In the same way, putting Miis in Super Mario Brothers is like putting Adam West’s “Batman” into M*A*S*H. The show would become an abomination.

The reason why Miis work is because they are not Mario. The Wii Sports audience is not someone who looks at video games as a form of escape. Putting Mario in Wii Sports would not work (as those who suffered through countless Mario sports games will attest). The reason why Miis can work in Mario Kart is that Mario Kart is not used as a form of an escapist adventure despite the fantastical tracks. Mario Kart is very sports-like.

Super Mario Brothers is an action game but is also an adventure. It is not just about jumping on Goombas but is going traveling across a map to a destination. Even in the original Super Mario Brothers and even Doki Doki Panic, the levels were constructed to give the sense of adventure. 1-1 you are on the surface. 1-2 you are underground. 1-3 you are in the sky. 1-4 you are in a castle. These are not levels floating out in an ether with no connection to each other. They were snapshots of lands where, placed together in the mind’s eye, is what we call the Mushroom Kingdom. What happened when you beat 1-1? The game showed you entering a pipe that took you underworld to 1-2. Mario does not ‘magically’ disappear and reappear there. And at the start of every new world, it shows Mario leaving the previous castle behind. Even the original Super Mario Brothers shows a more connected world than the modern Mario games.

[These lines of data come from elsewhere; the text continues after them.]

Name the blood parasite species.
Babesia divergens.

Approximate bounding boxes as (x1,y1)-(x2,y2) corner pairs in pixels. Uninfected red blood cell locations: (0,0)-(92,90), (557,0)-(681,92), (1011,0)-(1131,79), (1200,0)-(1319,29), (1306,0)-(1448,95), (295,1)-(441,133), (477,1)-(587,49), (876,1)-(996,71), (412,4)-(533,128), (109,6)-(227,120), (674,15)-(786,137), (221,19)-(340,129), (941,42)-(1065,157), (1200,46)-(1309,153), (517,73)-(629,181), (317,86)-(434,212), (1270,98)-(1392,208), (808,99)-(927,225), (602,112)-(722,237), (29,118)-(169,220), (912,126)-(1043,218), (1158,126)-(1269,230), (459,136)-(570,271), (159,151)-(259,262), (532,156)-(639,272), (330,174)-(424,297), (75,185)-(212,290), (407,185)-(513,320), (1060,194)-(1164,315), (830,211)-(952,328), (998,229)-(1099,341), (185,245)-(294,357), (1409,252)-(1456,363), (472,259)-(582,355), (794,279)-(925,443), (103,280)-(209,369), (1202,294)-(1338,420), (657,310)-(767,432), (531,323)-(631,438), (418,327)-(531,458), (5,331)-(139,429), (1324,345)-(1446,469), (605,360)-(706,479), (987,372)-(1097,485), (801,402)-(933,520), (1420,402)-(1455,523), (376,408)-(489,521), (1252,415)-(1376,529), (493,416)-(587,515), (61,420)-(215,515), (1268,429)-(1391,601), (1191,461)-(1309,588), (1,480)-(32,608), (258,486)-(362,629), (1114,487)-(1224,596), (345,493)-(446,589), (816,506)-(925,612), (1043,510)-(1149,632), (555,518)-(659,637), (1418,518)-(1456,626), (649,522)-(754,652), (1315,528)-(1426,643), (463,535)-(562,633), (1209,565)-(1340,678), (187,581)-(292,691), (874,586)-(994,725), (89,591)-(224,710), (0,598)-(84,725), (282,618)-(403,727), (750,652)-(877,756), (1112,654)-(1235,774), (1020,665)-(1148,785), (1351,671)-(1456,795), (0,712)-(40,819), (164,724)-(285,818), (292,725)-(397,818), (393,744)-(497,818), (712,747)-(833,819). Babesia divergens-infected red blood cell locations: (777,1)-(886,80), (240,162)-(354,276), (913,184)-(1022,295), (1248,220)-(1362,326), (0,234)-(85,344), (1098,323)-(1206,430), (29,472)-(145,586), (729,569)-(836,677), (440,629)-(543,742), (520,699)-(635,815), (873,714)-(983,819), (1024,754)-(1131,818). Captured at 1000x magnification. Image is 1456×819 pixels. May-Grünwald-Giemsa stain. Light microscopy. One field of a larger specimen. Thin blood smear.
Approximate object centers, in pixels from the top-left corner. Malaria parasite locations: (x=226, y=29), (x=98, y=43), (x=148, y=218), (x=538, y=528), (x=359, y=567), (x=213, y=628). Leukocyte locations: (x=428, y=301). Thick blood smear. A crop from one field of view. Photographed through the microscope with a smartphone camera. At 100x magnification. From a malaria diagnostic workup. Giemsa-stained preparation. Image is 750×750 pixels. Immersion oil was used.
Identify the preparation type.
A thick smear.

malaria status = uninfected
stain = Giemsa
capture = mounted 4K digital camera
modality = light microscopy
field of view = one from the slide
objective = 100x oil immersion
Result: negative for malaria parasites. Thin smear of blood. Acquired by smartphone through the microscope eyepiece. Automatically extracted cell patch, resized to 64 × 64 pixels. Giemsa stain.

The Miis in Super Mario Brothers are not only absurd, it signals that Nintendo has no plans on making Super Mario Brothers Mii an adventure through a coherent universe. This is extremely important because it was the coherent universes of Super Mario Brothers 1, 2, 3 and 4 that created the soil for plants like Super Mario Kart, Paper Mario, Super Mario RPG, all the Mario sports games, and 3d Mario to grow. I remember when Mario 3 and 4 came out of what an impact they had precisely because they fleshed out Mushroom Land more.

Nintendo is very protective of its characters such as Mario so they are not misused. But Mario is not the substance of the Mario Franchise. Mushroom Land is the substance of the Mario Franchise. 3d Mario gets away with doing nonsensical things with Mushroom Land (like turn it into a broken apart universe in the Galaxy games) because no one ever associates 3d Mario as the main Super Mario Brothers games. 3d Mario has always been seen as a spin-off series like Paper Mario or Super Mario Kart.

I have no interest in Super Mario 3DS for the obvious reasons. But I have no interest in Super Mario Mii for the reasons stated above. It is not coming across as a Super Mario Brothers game but as third party shovelware product. If this is what Nintendo wants to do with 2d Mario, then they might as well license it to third parties. The end result would be the same.